## Arbeitsanweisung:
Schreibe alle folgenden Datensätze Zeile für Zeile unverändert ab.

## Vorliegende Datensätze:
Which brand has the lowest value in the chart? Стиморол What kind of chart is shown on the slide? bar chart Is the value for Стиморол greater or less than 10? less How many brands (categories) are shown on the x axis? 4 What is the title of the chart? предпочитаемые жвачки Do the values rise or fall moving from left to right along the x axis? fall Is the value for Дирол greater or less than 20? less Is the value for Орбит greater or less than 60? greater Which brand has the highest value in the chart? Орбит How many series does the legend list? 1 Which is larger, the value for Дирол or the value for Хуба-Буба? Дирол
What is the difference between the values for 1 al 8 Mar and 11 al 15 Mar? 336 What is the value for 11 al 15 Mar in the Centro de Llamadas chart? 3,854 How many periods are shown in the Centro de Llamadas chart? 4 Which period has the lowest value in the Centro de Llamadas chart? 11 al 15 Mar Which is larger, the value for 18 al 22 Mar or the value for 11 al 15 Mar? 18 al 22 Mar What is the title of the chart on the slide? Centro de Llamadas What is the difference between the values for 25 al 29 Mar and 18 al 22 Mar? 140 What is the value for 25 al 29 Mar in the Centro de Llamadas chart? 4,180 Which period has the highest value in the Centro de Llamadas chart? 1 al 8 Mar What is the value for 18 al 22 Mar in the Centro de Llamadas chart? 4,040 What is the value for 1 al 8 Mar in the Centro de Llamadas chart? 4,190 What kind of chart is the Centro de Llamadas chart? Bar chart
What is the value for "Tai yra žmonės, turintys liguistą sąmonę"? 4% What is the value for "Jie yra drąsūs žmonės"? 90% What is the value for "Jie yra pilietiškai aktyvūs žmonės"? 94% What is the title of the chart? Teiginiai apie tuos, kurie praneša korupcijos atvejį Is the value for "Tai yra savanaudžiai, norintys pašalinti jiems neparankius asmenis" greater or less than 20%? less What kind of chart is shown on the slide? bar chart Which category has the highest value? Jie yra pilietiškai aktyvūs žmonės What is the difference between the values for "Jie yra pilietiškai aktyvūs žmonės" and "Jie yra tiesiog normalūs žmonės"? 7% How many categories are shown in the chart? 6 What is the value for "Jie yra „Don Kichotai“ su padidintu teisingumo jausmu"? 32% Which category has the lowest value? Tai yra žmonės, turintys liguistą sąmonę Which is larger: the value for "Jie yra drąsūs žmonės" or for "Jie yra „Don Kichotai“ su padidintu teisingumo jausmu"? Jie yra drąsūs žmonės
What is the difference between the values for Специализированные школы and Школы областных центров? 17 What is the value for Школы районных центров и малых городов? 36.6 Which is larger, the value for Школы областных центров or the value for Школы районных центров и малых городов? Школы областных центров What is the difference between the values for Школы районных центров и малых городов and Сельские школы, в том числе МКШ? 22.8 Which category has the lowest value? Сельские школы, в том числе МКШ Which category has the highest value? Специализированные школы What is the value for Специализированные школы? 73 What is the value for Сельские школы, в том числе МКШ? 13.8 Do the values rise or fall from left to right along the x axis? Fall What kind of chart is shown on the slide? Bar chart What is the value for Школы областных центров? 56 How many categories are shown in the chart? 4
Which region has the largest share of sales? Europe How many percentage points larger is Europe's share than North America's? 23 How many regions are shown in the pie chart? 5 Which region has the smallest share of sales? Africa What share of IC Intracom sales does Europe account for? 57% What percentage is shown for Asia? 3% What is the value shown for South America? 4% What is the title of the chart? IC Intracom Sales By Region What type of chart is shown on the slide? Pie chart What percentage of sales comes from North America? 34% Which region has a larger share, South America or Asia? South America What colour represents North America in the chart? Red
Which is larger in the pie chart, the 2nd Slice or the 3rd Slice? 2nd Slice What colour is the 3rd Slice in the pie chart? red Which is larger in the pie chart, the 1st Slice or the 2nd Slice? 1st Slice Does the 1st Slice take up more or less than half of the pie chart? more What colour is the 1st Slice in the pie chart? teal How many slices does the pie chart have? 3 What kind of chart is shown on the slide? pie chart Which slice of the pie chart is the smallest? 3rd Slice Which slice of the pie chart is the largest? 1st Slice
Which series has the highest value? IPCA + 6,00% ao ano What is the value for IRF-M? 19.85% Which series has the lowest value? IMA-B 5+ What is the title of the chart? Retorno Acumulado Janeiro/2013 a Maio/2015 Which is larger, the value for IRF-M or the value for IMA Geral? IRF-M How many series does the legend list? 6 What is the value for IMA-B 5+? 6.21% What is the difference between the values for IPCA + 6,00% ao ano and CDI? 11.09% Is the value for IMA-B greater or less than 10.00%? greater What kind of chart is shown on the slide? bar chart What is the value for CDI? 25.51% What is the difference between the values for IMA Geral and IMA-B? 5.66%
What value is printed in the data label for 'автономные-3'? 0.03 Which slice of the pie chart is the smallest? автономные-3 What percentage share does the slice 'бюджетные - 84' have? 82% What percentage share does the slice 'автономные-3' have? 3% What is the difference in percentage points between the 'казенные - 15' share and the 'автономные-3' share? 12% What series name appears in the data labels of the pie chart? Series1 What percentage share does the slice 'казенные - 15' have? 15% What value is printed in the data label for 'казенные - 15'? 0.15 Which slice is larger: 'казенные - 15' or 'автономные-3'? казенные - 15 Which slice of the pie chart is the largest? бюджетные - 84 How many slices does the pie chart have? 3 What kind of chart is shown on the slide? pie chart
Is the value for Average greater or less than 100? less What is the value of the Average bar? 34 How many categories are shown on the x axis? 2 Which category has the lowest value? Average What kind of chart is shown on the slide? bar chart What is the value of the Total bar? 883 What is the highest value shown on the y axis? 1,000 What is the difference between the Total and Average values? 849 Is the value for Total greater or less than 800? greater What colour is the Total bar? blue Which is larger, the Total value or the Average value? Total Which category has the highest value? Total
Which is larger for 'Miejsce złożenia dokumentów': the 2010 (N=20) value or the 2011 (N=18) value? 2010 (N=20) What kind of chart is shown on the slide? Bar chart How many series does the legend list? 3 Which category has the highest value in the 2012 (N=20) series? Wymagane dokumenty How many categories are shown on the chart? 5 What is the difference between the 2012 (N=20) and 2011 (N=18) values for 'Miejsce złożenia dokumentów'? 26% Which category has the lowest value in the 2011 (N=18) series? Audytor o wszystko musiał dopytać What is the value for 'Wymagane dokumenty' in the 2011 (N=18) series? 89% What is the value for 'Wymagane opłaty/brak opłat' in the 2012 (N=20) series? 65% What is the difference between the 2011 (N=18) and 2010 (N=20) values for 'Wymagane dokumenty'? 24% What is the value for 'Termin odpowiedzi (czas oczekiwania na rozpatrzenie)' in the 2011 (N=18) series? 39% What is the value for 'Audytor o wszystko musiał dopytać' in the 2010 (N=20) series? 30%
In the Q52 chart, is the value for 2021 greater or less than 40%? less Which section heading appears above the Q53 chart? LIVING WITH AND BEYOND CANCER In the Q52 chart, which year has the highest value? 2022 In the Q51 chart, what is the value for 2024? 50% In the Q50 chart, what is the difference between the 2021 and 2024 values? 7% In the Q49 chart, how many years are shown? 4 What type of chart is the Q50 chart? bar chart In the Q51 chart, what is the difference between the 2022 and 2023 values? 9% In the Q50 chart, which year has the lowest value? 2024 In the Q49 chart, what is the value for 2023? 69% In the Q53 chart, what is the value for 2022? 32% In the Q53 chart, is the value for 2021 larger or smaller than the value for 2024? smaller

## Ergebnis der Übung:
Which brand has the lowest value in the chart? Стиморол What kind of chart is shown on the slide? bar chart Is the value for Стиморол greater or less than 10? less How many brands (categories) are shown on the x axis? 4 What is the title of the chart? предпочитаемые жвачки Do the values rise or fall moving from left to right along the x axis? fall Is the value for Дирол greater or less than 20? less Is the value for Орбит greater or less than 60? greater Which brand has the highest value in the chart? Орбит How many series does the legend list? 1 Which is larger, the value for Дирол or the value for Хуба-Буба? Дирол
What is the difference between the values for 1 al 8 Mar and 11 al 15 Mar? 336 What is the value for 11 al 15 Mar in the Centro de Llamadas chart? 3,854 How many periods are shown in the Centro de Llamadas chart? 4 Which period has the lowest value in the Centro de Llamadas chart? 11 al 15 Mar Which is larger, the value for 18 al 22 Mar or the value for 11 al 15 Mar? 18 al 22 Mar What is the title of the chart on the slide? Centro de Llamadas What is the difference between the values for 25 al 29 Mar and 18 al 22 Mar? 140 What is the value for 25 al 29 Mar in the Centro de Llamadas chart? 4,180 Which period has the highest value in the Centro de Llamadas chart? 1 al 8 Mar What is the value for 18 al 22 Mar in the Centro de Llamadas chart? 4,040 What is the value for 1 al 8 Mar in the Centro de Llamadas chart? 4,190 What kind of chart is the Centro de Llamadas chart? Bar chart
What is the value for "Tai yra žmonės, turintys liguistą sąmonę"? 4% What is the value for "Jie yra drąsūs žmonės"? 90% What is the value for "Jie yra pilietiškai aktyvūs žmonės"? 94% What is the title of the chart? Teiginiai apie tuos, kurie praneša korupcijos atvejį Is the value for "Tai yra savanaudžiai, norintys pašalinti jiems neparankius asmenis" greater or less than 20%? less What kind of chart is shown on the slide? bar chart Which category has the highest value? Jie yra pilietiškai aktyvūs žmonės What is the difference between the values for "Jie yra pilietiškai aktyvūs žmonės" and "Jie yra tiesiog normalūs žmonės"? 7% How many categories are shown in the chart? 6 What is the value for "Jie yra „Don Kichotai“ su padidintu teisingumo jausmu"? 32% Which category has the lowest value? Tai yra žmonės, turintys liguistą sąmonę Which is larger: the value for "Jie yra drąsūs žmonės" or for "Jie yra „Don Kichotai“ su padidintu teisingumo jausmu"? Jie yra drąsūs žmonės
What is the difference between the values for Специализированные школы and Школы областных центров? 17 What is the value for Школы районных центров и малых городов? 36.6 Which is larger, the value for Школы областных центров or the value for Школы районных центров и малых городов? Школы областных центров What is the difference between the values for Школы районных центров и малых городов and Сельские школы, в том числе МКШ? 22.8 Which category has the lowest value? Сельские школы, в том числе МКШ Which category has the highest value? Специализированные школы What is the value for Специализированные школы? 73 What is the value for Сельские школы, в том числе МКШ? 13.8 Do the values rise or fall from left to right along the x axis? Fall What kind of chart is shown on the slide? Bar chart What is the value for Школы областных центров? 56 How many categories are shown in the chart? 4
Which region has the largest share of sales? Europe How many percentage points larger is Europe's share than North America's? 23 How many regions are shown in the pie chart? 5 Which region has the smallest share of sales? Africa What share of IC Intracom sales does Europe account for? 57% What percentage is shown for Asia? 3% What is the value shown for South America? 4% What is the title of the chart? IC Intracom Sales By Region What type of chart is shown on the slide? Pie chart What percentage of sales comes from North America? 34% Which region has a larger share, South America or Asia? South America What colour represents North America in the chart? Red
Which is larger in the pie chart, the 2nd Slice or the 3rd Slice? 2nd Slice What colour is the 3rd Slice in the pie chart? red Which is larger in the pie chart, the 1st Slice or the 2nd Slice? 1st Slice Does the 1st Slice take up more or less than half of the pie chart? more What colour is the 1st Slice in the pie chart? teal How many slices does the pie chart have? 3 What kind of chart is shown on the slide? pie chart Which slice of the pie chart is the smallest? 3rd Slice Which slice of the pie chart is the largest? 1st Slice
Which series has the highest value? IPCA + 6,00% ao ano What is the value for IRF-M? 19.85% Which series has the lowest value? IMA-B 5+ What is the title of the chart? Retorno Acumulado Janeiro/2013 a Maio/2015 Which is larger, the value for IRF-M or the value for IMA Geral? IRF-M How many series does the legend list? 6 What is the value for IMA-B 5+? 6.21% What is the difference between the values for IPCA + 6,00% ao ano and CDI? 11.09% Is the value for IMA-B greater or less than 10.00%? greater What kind of chart is shown on the slide? bar chart What is the value for CDI? 25.51% What is the difference between the values for IMA Geral and IMA-B? 5.66%
What value is printed in the data label for 'автономные-3'? 0.03 Which slice of the pie chart is the smallest? автономные-3 What percentage share does the slice 'бюджетные - 84' have? 82% What percentage share does the slice 'автономные-3' have? 3% What is the difference in percentage points between the 'казенные - 15' share and the 'автономные-3' share? 12% What series name appears in the data labels of the pie chart? Series1 What percentage share does the slice 'казенные - 15' have? 15% What value is printed in the data label for 'казенные - 15'? 0.15 Which slice is larger: 'казенные - 15' or 'автономные-3'? казенные - 15 Which slice of the pie chart is the largest? бюджетные - 84 How many slices does the pie chart have? 3 What kind of chart is shown on the slide? pie chart
Is the value for Average greater or less than 100? less What is the value of the Average bar? 34 How many categories are shown on the x axis? 2 Which category has the lowest value? Average What kind of chart is shown on the slide? bar chart What is the value of the Total bar? 883 What is the highest value shown on the y axis? 1,000 What is the difference between the Total and Average values? 849 Is the value for Total greater or less than 800? greater What colour is the Total bar? blue Which is larger, the Total value or the Average value? Total Which category has the highest value? Total
Which is larger for 'Miejsce złożenia dokumentów': the 2010 (N=20) value or the 2011 (N=18) value? 2010 (N=20) What kind of chart is shown on the slide? Bar chart How many series does the legend list? 3 Which category has the highest value in the 2012 (N=20) series? Wymagane dokumenty How many categories are shown on the chart? 5 What is the difference between the 2012 (N=20) and 2011 (N=18) values for 'Miejsce złożenia dokumentów'? 26% Which category has the lowest value in the 2011 (N=18) series? Audytor o wszystko musiał dopytać What is the value for 'Wymagane dokumenty' in the 2011 (N=18) series? 89% What is the value for 'Wymagane opłaty/brak opłat' in the 2012 (N=20) series? 65% What is the difference between the 2011 (N=18) and 2010 (N=20) values for 'Wymagane dokumenty'? 24% What is the value for 'Termin odpowiedzi (czas oczekiwania na rozpatrzenie)' in the 2011 (N=18) series? 39% What is the value for 'Audytor o wszystko musiał dopytać' in the 2010 (N=20) series? 30%
In the Q52 chart, is the value for 2021 greater or less than 40%? less Which section heading appears above the Q53 chart? LIVING WITH AND BEYOND CANCER In the Q52 chart, which year has the highest value? 2022 In the Q51 chart, what is the value for 2024? 50% In the Q50 chart, what is the difference between the 2021 and 2024 values? 7% In the Q49 chart, how many years are shown? 4 What type of chart is the Q50 chart? bar chart In the Q51 chart, what is the difference between the 2022 and 2023 values? 9% In the Q50 chart, which year has the lowest value? 2024 In the Q49 chart, what is the value for 2023? 69% In the Q53 chart, what is the value for 2022? 32% In the Q53 chart, is the value for 2021 larger or smaller than the value for 2024? smaller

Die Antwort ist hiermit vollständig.